Problem description: Recast the material from its first line through the line containing "4. point 654,303", inclusive, as a numbered list, omitting any blank lines.
::::
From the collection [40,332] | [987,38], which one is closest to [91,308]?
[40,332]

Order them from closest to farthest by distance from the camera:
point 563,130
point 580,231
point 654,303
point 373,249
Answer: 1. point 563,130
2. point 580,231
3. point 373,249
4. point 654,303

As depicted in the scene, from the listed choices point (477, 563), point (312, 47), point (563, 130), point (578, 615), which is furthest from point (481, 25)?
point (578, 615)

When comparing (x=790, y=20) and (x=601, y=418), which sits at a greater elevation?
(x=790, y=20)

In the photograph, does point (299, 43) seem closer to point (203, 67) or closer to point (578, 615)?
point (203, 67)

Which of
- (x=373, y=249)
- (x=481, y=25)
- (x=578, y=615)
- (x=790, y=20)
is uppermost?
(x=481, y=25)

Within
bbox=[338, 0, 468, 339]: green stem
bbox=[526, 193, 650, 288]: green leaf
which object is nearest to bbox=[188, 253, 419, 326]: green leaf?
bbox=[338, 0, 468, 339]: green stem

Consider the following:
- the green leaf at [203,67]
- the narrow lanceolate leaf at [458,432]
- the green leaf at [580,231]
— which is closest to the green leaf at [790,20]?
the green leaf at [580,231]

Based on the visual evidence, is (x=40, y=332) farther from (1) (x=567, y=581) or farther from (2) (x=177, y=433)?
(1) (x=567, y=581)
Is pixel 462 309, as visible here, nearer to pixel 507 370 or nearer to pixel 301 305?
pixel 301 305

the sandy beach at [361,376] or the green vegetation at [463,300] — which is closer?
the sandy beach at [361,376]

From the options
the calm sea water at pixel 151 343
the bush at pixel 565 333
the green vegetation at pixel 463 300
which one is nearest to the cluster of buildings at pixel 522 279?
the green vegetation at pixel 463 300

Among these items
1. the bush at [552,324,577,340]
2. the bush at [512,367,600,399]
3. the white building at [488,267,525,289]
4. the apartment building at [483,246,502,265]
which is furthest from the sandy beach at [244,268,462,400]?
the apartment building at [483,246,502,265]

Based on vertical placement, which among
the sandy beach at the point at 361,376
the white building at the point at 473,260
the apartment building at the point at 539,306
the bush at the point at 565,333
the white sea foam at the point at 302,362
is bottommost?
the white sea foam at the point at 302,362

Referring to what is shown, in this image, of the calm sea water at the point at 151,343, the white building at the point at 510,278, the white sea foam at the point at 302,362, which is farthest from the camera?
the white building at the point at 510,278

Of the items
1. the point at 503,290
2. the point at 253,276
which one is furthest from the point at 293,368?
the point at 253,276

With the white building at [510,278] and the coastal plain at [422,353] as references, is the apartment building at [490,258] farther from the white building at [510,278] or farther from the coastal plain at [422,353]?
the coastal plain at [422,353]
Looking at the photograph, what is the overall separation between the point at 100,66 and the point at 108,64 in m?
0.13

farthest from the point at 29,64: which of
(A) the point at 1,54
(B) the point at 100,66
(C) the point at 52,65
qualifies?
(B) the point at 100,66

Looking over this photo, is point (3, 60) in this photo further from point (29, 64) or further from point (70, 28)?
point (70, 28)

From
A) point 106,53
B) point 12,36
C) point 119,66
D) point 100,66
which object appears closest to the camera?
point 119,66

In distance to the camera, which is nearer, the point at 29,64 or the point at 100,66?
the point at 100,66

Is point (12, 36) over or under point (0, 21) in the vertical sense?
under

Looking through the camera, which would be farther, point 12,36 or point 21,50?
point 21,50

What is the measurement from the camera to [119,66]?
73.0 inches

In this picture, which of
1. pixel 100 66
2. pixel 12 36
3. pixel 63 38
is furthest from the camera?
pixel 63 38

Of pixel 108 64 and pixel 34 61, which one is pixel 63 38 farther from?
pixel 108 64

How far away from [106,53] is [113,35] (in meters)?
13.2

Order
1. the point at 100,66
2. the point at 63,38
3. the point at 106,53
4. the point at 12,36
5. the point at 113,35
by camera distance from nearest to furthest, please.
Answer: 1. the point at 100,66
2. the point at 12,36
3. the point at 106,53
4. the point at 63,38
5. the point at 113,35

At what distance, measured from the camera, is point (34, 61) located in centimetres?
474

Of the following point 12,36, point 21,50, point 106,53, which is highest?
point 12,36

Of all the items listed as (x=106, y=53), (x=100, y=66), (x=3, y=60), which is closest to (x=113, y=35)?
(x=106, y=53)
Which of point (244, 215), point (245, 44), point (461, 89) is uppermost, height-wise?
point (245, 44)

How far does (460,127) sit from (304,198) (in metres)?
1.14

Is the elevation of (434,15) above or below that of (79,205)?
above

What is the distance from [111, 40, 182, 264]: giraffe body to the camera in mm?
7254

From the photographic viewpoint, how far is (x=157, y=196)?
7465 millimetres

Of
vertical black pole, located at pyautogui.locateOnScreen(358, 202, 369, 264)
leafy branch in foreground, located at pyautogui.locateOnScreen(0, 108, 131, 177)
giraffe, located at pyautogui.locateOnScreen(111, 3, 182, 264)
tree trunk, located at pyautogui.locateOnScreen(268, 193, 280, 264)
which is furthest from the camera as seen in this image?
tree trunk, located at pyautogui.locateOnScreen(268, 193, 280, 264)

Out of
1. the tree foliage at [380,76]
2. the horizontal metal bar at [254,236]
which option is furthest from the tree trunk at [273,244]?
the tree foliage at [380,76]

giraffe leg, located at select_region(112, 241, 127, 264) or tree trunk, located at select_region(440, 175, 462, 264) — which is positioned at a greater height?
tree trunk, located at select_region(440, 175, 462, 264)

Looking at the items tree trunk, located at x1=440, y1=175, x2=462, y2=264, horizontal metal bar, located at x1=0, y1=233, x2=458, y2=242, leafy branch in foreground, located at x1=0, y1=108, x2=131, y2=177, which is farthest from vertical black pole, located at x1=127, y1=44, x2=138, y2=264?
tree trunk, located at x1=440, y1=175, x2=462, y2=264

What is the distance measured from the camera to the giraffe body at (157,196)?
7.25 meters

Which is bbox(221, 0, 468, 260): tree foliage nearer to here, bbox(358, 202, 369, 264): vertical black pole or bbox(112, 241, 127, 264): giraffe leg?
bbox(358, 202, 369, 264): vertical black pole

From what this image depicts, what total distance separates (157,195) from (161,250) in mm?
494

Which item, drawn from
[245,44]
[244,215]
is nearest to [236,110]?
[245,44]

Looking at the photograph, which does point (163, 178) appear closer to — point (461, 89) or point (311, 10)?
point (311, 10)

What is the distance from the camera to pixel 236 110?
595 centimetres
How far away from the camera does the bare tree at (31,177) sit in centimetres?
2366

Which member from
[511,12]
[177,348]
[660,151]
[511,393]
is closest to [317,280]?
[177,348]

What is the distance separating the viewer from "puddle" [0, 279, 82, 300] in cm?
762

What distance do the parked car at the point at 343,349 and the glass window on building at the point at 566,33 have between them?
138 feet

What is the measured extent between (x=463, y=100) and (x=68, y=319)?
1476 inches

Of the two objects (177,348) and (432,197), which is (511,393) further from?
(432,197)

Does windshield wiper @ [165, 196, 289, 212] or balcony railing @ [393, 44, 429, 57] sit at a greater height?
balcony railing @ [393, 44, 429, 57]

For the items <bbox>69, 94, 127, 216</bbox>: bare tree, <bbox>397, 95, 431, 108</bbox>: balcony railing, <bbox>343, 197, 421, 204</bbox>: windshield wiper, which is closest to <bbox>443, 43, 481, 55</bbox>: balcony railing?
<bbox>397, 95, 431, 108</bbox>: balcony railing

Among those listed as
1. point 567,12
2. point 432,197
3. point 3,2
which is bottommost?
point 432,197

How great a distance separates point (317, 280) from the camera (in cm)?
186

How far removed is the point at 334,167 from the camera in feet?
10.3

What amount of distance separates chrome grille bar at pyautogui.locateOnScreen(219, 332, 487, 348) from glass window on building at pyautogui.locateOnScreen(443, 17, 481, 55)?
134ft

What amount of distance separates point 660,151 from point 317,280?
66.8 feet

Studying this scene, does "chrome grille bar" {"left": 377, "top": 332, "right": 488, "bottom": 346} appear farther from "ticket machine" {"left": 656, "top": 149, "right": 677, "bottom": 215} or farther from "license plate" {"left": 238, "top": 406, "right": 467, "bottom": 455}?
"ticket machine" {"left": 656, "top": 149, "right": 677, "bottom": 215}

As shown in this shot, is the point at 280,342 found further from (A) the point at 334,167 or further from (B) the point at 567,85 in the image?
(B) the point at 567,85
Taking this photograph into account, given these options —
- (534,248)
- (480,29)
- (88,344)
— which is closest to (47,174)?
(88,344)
::::
Result:
1. From the collection [40,332] | [987,38], which one is closest to [91,308]?
2. [40,332]
3. Order them from closest to farthest by distance from the camera:
4. point 563,130
5. point 580,231
6. point 654,303
7. point 373,249
8. Answer: 1. point 563,130
9. 2. point 580,231
10. 3. point 373,249
11. 4. point 654,303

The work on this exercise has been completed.